The WHO said 344 confirmed Ebola cases, including 60 deaths, had been reported across 24 health zones in three Congolese provinces. Uganda has reported 15 confirmed cases and one death.
Tedros said the number of suspected cases in Congo had fallen sharply to 116, down from more than 1,000 a week earlier, as authorities worked through a backlog of investigations.
He said six people had recovered in Congo and two others in Uganda, showing that survival is possible when patients seek treatment early and have access to proper care.
But the WHO chief warned that several serious challenges remain. Only about 45 percent of identified contacts are currently being followed up, far below the more than 90 percent needed to get ahead of the outbreak.
The agency said its risk assessment remains very high at the national level, high at the regional level and low globally.
Tedros urged countries that have imposed blanket travel restrictions to lift them, warning that such measures disrupt supply chains and hamper the outbreak response. He said exit screening at airports, ports and border crossings was a better way to reduce the risk of cases spreading internationally.

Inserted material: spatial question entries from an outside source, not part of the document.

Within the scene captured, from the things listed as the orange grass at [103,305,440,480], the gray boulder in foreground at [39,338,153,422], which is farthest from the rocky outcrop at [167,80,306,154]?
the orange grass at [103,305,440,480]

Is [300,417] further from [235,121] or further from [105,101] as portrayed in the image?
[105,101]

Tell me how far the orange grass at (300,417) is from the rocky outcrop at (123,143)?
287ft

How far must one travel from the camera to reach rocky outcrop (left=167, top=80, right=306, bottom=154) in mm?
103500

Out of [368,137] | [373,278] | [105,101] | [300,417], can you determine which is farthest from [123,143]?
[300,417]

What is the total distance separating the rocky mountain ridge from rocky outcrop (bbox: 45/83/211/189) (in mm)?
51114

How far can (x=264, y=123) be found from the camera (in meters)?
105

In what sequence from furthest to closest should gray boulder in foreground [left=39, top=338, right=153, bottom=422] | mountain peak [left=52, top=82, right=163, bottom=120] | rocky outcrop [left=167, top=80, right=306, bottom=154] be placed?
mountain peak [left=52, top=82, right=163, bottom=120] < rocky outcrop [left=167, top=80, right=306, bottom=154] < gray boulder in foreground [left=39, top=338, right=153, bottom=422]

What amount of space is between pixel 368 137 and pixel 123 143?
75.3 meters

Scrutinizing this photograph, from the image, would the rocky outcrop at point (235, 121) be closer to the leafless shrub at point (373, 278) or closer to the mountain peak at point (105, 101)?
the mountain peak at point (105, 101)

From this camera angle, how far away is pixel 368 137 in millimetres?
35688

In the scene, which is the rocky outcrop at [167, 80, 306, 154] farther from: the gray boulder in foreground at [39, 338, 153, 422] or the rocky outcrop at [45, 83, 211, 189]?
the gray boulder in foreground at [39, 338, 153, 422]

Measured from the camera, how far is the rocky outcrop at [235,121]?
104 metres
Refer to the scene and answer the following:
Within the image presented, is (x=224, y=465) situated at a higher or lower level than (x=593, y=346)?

The WHO also called for stronger community engagement, saying mistrust and misinformation were still undermining the response. Tedros said some community leaders he met continued to believe that “Ebola is not real.”
He said vaccines and treatments remain important, but stressed that the response also depends on leadership, local ownership, partnership and public trust.
Tedros added that Ebola is only one of several threats facing communities in eastern Congo, warning that people who survive the virus remain vulnerable to malaria, malnutrition, pneumonia, diarrhoeal disease, HIV and diabetes.
“If the people of Ituri survive Ebola only to die from malaria or malnutrition, or pneumonia or diarrhoeal disease or HIV or diabetes, we have not really helped them,” he said.